#### YOUR INSTRUCTIONS
Return, word for word, the part of the records below that opens with the line containing "What separating distance" and closes with the line containing "1408 millimetres", both included, and nothing else.

#### EXERCISE MATERIAL
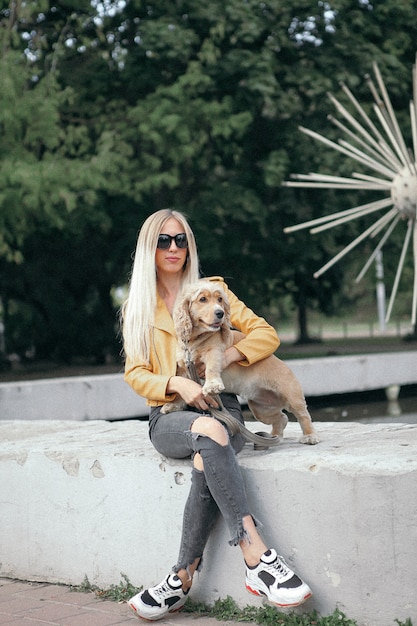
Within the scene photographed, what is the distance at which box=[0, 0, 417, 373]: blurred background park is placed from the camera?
1619 cm

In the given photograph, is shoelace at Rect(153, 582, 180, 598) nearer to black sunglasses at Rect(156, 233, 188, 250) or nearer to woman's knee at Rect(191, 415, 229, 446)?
woman's knee at Rect(191, 415, 229, 446)

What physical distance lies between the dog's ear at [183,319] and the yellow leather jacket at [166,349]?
0.72 ft

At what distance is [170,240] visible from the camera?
195 inches

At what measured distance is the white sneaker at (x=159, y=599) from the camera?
4.35 meters

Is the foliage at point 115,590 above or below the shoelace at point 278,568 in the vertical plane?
below

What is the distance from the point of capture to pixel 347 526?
407cm

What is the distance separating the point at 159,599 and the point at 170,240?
178 cm

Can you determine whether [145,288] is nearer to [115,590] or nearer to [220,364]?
[220,364]

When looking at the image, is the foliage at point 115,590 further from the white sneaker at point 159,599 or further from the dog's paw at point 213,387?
the dog's paw at point 213,387

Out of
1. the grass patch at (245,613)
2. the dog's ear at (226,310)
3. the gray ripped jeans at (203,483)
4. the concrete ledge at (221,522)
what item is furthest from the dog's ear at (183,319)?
the grass patch at (245,613)

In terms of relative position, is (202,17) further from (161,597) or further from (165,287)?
(161,597)

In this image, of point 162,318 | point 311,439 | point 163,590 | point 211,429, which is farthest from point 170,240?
point 163,590

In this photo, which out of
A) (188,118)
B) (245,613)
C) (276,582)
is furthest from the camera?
(188,118)

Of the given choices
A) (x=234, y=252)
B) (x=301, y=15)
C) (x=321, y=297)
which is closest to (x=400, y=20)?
(x=301, y=15)
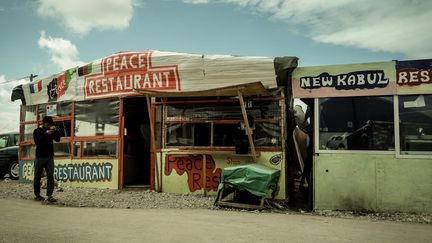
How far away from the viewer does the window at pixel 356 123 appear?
7.73 metres

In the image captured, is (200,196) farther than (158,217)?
Yes

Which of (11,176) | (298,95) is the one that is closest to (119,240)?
(298,95)

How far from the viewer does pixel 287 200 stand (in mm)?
8656

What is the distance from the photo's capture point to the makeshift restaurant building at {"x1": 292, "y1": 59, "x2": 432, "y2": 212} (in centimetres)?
A: 745

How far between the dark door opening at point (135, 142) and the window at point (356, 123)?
224 inches

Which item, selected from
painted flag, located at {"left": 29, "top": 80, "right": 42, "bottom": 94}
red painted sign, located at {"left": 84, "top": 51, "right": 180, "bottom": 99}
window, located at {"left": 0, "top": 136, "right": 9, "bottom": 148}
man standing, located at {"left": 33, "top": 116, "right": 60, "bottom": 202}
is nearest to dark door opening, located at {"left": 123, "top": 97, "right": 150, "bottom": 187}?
red painted sign, located at {"left": 84, "top": 51, "right": 180, "bottom": 99}

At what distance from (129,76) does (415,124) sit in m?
7.39

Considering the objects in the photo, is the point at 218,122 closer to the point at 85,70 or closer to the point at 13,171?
the point at 85,70

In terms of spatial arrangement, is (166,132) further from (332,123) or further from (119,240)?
(119,240)

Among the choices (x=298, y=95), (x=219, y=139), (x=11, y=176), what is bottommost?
(x=11, y=176)

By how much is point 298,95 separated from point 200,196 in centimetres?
347

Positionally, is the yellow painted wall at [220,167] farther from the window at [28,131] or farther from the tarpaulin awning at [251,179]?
the window at [28,131]

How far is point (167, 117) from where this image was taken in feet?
32.3

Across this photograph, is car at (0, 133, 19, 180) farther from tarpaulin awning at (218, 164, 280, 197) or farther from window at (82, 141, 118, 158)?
tarpaulin awning at (218, 164, 280, 197)
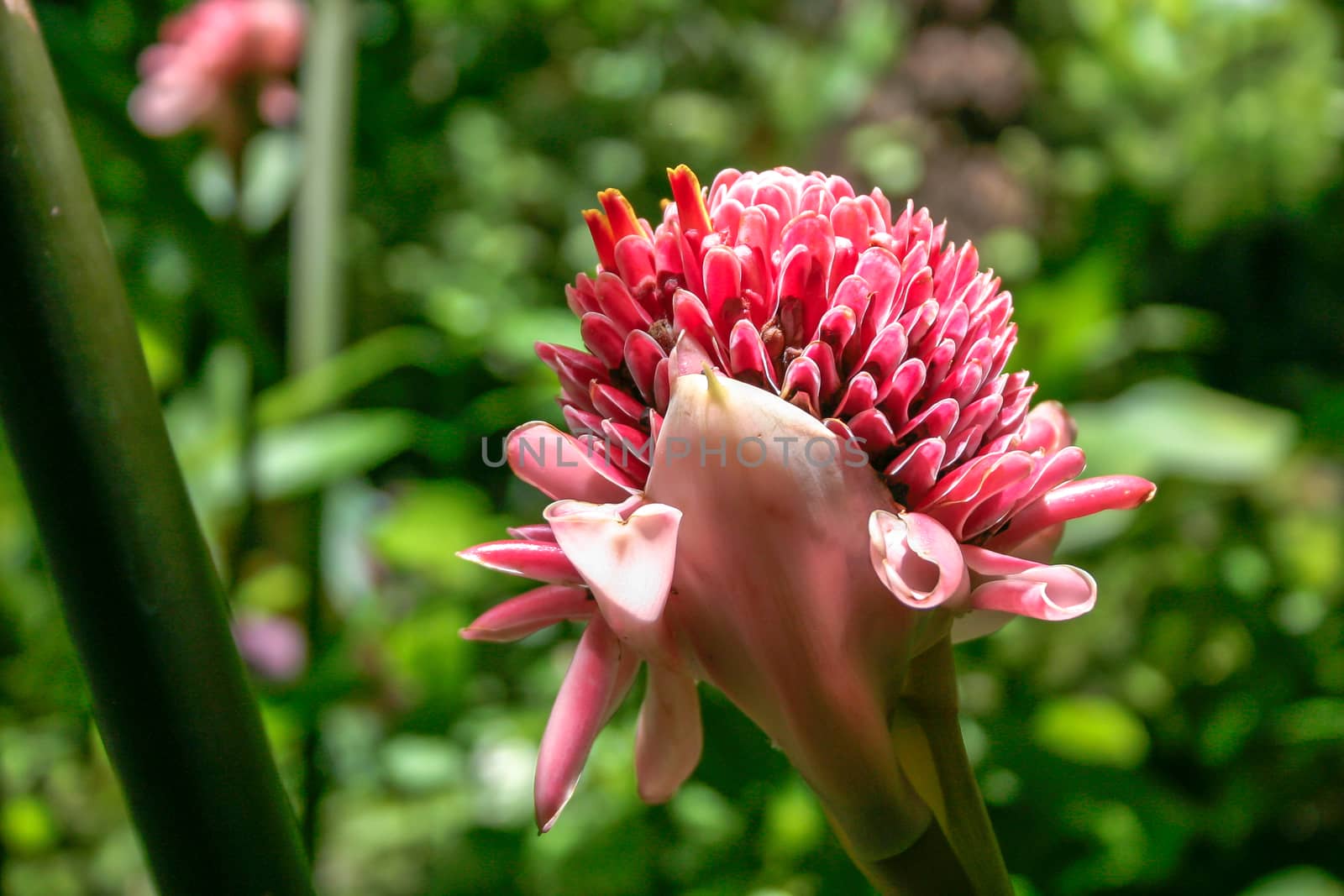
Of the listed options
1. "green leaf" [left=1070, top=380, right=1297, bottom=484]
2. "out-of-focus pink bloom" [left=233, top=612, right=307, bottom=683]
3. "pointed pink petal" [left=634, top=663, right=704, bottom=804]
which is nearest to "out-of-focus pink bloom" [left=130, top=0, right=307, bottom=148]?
"out-of-focus pink bloom" [left=233, top=612, right=307, bottom=683]

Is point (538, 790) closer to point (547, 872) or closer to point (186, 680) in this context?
point (186, 680)

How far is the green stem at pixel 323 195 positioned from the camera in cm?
94

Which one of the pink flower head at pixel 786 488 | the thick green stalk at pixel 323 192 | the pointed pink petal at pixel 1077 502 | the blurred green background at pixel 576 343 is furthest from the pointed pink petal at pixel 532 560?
the thick green stalk at pixel 323 192

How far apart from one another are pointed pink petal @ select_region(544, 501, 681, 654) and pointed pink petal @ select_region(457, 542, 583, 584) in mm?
18

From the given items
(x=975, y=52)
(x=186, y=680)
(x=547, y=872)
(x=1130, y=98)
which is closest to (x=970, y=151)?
(x=975, y=52)

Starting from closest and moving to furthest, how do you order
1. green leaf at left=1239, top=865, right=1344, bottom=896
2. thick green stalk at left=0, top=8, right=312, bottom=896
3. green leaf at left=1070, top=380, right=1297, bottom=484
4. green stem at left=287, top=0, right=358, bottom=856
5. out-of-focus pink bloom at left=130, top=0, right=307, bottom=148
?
thick green stalk at left=0, top=8, right=312, bottom=896 < green leaf at left=1239, top=865, right=1344, bottom=896 < green leaf at left=1070, top=380, right=1297, bottom=484 < green stem at left=287, top=0, right=358, bottom=856 < out-of-focus pink bloom at left=130, top=0, right=307, bottom=148

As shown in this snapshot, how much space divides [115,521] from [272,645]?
0.86 meters

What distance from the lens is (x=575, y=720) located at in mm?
239

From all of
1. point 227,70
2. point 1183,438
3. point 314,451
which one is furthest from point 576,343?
point 227,70

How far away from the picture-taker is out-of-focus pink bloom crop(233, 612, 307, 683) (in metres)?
0.99

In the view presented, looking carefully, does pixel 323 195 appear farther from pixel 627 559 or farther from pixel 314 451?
pixel 627 559

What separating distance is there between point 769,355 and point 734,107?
1408 millimetres

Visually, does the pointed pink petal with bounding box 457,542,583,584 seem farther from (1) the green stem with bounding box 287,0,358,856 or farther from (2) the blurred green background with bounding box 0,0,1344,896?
(1) the green stem with bounding box 287,0,358,856

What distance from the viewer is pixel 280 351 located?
1293mm
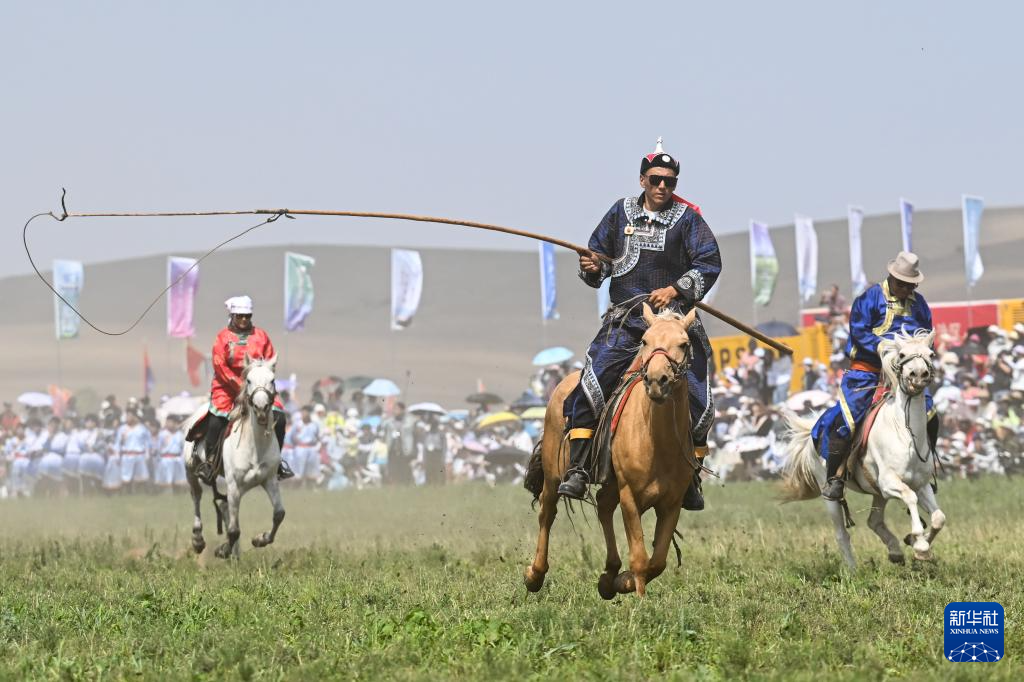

#### RESPONSE TO THE EXERCISE
What separating distance is there between point 769,355 and point 734,107?
1408 millimetres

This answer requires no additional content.